De quelque façon qu’on le prenne, « la construction sociale des rôles associés au sexe », c’est le genre. Toute l’idée est là, même si la notion n’est pas mobilisée, sans doute pour éviter aux imbéciles de venir s’exciter à nouveau sur l’enseignement de SES. C’est après tout aussi pour cette raison que le chapitre sur la déviance ne comporte pas la notion de « carrière délinquante » qui reste pourtant incontournable.
J’enseigne le genre parce que c’est un fait. Pas une théorie. Pas une position philosophique. Pas un choix politique. Le genre existe, que cela vous plaise ou non. Si vous pensez qu’il n’existe pas, c’est que vous êtes un crétin. Si vous pensez qu’il n’existe pas, c’est que que vous avez besoin de regarder les parties génitales d’une personne pour savoir s’il faut lui dire « monsieur » ou « madame ». Si vous pensez qu’il n’existe pas, c’est que vous pensez que quand on dit « cette tenue est féminine », on dit qu’une jupe a des chromosomes XX. Si vous pensez que le genre n’existe pas, c’est que vous avez un niveau inférieur à celui de mes élèves.
J’enseigne le genre parce que n’importe qui de bonne foi comprends très bien l’expérience de la boîte. C’est avec elle que je commence mon cours sur la socialisation. Je l’ai emprunté à Michael Schawlbe dans son bouquin The Sociologically Examined Life dont j’ai dû traduire l’extrait :
Pour faire l’expérience que je vais décrire, nous aurions besoin d’une paire de nouveau-nés, des vrais jumeaux. Nous aurions aussi besoin d’une grande boîte dans laquelle un des jumeaux pourrait vivre sans aucun contact avec un autre être humain. La boîte devrait être telle qu’elle lui fournirait à boire et à manger, et évacuerait les restes, de façon mécanique. Elle devrait aussi être opaque et isolée, de telle sorte qu’il ne puisse y avoir d’interactions au travers de ses parois.
L’expérience est simple : un des enfants est élevé normalement et l’autre est mis dans la boîte. Au bout de dix-huit ans, on ouvre la boîte et on compare les deux enfants pour voir s’il y a quelques différences entre eux. S’il y en a, nous pourrons conclure que grandir avec d’autres personnes a son importance. Si les deux enfants sont les mêmes au bout de dix-huit ans, il nous faudra conclure que la socialisation (ce que l’on apprend en étant avec d’autres personnes) n’a que peu d’importance et que la personnalité est génétiquement programmée.

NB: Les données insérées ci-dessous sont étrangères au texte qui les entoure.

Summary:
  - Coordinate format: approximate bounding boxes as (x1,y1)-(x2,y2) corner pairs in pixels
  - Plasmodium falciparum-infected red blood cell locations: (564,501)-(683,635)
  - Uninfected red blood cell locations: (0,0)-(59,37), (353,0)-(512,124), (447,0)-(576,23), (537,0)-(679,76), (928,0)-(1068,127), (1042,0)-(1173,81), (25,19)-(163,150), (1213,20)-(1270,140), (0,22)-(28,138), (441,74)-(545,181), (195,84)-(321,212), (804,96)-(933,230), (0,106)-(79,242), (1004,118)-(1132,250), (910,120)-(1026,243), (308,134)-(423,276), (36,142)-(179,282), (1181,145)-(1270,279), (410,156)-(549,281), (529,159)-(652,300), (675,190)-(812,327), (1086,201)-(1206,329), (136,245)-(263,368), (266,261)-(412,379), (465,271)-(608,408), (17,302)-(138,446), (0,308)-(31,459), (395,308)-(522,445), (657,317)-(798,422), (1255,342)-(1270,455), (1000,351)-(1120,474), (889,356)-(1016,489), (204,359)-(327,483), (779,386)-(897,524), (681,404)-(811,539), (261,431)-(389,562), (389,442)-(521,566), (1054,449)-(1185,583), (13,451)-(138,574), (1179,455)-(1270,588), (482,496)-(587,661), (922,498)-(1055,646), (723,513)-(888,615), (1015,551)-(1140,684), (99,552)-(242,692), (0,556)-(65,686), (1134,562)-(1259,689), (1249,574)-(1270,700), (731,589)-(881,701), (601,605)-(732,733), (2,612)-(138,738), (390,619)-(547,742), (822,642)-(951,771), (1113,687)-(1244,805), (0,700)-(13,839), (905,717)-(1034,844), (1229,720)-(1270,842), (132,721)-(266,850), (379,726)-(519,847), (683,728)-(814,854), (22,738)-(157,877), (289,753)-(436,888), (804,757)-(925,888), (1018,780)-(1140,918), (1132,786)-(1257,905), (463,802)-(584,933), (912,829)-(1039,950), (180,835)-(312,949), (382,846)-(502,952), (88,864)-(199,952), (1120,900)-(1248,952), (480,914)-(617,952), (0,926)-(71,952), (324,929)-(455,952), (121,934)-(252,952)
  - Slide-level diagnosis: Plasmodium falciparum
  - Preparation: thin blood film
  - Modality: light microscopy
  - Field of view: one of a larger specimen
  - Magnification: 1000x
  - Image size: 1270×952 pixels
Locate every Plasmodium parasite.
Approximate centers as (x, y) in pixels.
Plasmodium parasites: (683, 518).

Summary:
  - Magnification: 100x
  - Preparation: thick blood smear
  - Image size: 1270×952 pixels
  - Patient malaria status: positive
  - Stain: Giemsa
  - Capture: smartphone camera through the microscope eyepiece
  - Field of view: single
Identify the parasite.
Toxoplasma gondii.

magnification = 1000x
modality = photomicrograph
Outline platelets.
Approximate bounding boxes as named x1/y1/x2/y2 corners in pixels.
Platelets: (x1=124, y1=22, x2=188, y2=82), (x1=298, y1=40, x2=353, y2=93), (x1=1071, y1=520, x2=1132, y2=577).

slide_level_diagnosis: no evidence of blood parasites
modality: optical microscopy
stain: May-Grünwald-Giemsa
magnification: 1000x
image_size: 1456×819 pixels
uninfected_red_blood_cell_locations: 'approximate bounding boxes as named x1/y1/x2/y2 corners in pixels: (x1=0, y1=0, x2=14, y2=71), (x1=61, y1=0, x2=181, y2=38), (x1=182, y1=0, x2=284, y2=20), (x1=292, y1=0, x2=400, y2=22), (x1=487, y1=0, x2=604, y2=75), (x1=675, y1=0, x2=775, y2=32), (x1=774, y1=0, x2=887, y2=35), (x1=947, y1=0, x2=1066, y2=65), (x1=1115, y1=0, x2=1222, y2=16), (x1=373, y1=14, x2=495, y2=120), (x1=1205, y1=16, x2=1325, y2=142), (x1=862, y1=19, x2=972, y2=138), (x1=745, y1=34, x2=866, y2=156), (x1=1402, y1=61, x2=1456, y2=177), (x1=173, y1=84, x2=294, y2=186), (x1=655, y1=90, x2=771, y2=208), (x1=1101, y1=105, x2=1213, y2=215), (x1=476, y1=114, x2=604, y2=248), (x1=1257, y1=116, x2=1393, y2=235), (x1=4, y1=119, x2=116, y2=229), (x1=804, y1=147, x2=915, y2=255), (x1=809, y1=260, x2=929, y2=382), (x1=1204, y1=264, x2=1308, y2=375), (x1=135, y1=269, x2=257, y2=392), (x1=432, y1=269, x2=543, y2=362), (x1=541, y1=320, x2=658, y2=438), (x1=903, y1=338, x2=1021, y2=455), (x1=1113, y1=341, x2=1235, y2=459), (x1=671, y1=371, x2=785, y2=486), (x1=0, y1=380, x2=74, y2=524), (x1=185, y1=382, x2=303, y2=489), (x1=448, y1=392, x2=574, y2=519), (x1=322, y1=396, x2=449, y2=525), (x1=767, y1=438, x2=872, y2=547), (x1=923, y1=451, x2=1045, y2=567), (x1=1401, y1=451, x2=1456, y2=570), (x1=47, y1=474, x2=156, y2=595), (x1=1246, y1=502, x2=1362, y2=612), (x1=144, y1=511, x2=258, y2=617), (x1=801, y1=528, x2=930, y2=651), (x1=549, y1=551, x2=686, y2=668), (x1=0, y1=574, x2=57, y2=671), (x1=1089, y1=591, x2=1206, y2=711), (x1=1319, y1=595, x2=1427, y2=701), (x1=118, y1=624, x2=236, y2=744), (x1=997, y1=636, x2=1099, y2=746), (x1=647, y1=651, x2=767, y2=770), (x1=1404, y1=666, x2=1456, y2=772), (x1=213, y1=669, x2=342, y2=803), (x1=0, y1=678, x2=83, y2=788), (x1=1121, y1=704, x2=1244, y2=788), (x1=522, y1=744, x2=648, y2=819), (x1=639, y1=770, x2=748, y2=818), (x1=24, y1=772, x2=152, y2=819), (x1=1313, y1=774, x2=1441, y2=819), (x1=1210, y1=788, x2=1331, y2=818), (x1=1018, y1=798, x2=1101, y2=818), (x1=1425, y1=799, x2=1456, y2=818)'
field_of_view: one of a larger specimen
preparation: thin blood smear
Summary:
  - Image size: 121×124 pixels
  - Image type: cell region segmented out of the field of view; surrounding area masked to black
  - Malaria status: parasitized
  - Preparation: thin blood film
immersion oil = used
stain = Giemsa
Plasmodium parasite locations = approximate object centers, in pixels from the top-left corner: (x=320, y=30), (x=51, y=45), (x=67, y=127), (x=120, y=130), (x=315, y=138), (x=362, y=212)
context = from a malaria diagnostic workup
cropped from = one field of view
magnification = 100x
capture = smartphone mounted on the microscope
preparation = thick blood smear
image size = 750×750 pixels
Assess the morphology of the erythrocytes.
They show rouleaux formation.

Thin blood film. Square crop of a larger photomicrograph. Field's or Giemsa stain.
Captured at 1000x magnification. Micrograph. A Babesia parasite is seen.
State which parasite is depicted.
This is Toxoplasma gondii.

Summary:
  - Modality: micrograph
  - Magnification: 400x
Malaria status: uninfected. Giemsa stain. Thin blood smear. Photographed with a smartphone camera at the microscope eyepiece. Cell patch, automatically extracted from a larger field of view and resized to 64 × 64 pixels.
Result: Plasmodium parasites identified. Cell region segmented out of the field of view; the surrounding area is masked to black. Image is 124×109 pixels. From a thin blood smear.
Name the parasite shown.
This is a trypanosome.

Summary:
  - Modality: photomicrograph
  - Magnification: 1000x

Vous vous dites sans doute « Bien sûr que la socialisation fait une différence ! Il n’y a pas besoin d’élever un enfant dans une boîte pour prouver cela ! ». Mais il y a beaucoup de gens qui disent que ce qu’une personne devient dépend de ses gènes. Si c’est vrai, alors cela ne devrait pas avoir d’importance qu’un enfant soit élevé dans une boîte. Son patrimoine génétique devrait faire de l’enfant ce qu’il ou elle est destiné(e) à être, que ce soit à l’intérieur ou à l’extérieur de la boîte.
Qui, à part un idiot ou un membre de la Manif de la Haine, aurait le culot de dire qu’après avoir été élevé dans une boîte, un individu de sexe féminin saurait spontanément élever un enfant et choisirait naturellement la couleur rose pour s’habiller ? Qui pourrait prétendre que, élevé dans de telles conditions, un individu serait capable d’exprimer une préférence sexuelle pour l’un ou l’autre sexe ?
Enfin, et peut-être surtout, j’enseigne le genre parce que mes élèves en ont besoin. Ils ont un droit à connaître les avancées de la recherche sociologique et plus généralement scientifique. Ils ont un droit à se confronter aux problèmes qu’elle pose. Ils ont besoin de s’interroger sur les modèles qu’on leur propose. Ils sont toujours prêts à lancer la « guerre des sexes » dans la classe, à dire « les filles, c’est comme ça, les garçons, comme ci ». Et ils ont besoin qu’on leur montre la violence qu’il y a dans ces prises de position. Lorsque je leur demande « Messieurs, quels précautions prenez-vous pour ne pas vous faire violer lorsque vous sortez le soir ? Et vous, mesdames ? », lorsque je leur demande encore « Messieurs, pouvez-vous imaginer une situation où vous seriez obligé de tuer pour montrer que vous êtes un homme ? Et vous mesdames, une situation où vous seriez obligé de tuer pour montrer que vous êtes une femme ? », ils ont besoin qu’on leur soulève le problème. Ils en feront ce qu’ils voudront. Mais certains y réfléchiront. Et c’est cela l’enseignement.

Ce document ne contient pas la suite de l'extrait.